Dataset entries:
════

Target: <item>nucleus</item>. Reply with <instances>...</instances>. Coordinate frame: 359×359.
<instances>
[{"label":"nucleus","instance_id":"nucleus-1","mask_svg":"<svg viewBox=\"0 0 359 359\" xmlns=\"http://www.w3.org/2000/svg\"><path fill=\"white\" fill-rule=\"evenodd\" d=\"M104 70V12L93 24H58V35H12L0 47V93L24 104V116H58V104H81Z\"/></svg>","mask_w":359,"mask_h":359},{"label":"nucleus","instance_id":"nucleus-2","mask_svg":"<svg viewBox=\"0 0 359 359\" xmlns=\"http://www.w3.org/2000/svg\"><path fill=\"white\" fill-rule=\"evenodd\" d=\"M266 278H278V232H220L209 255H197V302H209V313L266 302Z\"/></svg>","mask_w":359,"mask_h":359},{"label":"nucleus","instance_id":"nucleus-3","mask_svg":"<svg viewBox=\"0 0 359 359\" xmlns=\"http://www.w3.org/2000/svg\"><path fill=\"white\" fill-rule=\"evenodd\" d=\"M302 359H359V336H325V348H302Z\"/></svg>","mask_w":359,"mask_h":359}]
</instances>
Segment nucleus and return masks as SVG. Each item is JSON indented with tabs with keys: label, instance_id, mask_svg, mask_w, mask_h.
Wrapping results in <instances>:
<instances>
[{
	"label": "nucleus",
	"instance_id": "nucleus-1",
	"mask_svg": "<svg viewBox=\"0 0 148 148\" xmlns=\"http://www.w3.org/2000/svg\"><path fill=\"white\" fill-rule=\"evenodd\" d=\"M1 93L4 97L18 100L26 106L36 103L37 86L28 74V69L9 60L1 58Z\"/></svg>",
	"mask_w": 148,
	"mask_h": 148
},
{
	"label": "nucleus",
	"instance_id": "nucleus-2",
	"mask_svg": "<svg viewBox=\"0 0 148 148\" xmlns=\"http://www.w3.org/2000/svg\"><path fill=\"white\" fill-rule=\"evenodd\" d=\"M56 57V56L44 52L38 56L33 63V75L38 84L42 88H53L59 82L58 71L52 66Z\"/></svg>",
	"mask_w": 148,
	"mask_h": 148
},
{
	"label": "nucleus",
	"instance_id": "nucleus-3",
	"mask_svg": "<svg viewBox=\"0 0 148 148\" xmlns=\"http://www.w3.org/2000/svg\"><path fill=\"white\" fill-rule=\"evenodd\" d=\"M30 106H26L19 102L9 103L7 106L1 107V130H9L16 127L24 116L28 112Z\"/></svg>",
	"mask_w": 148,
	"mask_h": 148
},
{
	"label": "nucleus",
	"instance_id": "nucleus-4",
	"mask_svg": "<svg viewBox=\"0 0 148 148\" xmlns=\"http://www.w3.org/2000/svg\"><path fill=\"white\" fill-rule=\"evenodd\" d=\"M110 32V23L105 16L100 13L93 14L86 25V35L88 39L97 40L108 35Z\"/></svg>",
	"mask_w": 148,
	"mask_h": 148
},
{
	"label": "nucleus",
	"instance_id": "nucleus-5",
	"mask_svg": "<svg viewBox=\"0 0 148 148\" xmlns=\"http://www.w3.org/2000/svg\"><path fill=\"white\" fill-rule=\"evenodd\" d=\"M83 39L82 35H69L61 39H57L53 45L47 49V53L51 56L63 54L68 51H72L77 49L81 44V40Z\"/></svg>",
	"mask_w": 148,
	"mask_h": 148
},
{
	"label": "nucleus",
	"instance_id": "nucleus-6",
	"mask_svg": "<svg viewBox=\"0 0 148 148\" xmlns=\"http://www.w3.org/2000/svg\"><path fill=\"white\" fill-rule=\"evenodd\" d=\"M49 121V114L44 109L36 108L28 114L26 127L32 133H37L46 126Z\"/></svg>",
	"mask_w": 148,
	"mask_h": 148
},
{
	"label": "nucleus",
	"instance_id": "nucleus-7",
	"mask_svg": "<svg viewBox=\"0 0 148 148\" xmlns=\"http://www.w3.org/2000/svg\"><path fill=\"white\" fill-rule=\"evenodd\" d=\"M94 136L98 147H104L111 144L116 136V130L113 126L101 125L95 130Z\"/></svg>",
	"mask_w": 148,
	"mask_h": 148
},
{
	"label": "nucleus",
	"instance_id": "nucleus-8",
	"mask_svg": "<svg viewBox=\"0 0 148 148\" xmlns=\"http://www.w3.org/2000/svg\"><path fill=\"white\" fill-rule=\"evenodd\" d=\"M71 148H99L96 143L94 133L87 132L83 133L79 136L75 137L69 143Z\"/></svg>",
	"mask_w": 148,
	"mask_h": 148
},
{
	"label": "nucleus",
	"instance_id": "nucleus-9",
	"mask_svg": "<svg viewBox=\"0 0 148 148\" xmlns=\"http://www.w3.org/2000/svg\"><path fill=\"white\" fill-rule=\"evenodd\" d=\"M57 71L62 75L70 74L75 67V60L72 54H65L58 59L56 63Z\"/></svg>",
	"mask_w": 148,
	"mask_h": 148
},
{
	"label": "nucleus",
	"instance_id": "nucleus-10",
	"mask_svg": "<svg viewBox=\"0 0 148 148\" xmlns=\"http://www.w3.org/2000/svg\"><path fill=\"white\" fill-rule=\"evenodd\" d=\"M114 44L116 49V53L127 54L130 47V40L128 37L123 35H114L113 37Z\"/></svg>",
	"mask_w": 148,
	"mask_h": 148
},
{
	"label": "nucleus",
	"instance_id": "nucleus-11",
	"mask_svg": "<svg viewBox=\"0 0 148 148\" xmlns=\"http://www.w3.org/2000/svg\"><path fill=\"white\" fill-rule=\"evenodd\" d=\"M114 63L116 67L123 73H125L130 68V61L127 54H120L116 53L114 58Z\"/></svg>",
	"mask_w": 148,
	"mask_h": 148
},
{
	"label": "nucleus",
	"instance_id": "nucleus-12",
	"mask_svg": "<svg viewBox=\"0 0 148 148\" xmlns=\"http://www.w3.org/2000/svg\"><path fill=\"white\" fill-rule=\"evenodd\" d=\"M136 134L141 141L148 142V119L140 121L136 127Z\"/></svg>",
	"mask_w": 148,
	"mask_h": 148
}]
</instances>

════

• _What the task requires_
List every line in the items above that contains the string "with". Matching is case-sensitive.

• _The answer_
Target: <item>nucleus</item>. Reply with <instances>...</instances>. Coordinate frame: 359×359.
Segment nucleus and return masks as SVG. Each item is JSON indented with tabs with keys: label, instance_id, mask_svg, mask_w, mask_h.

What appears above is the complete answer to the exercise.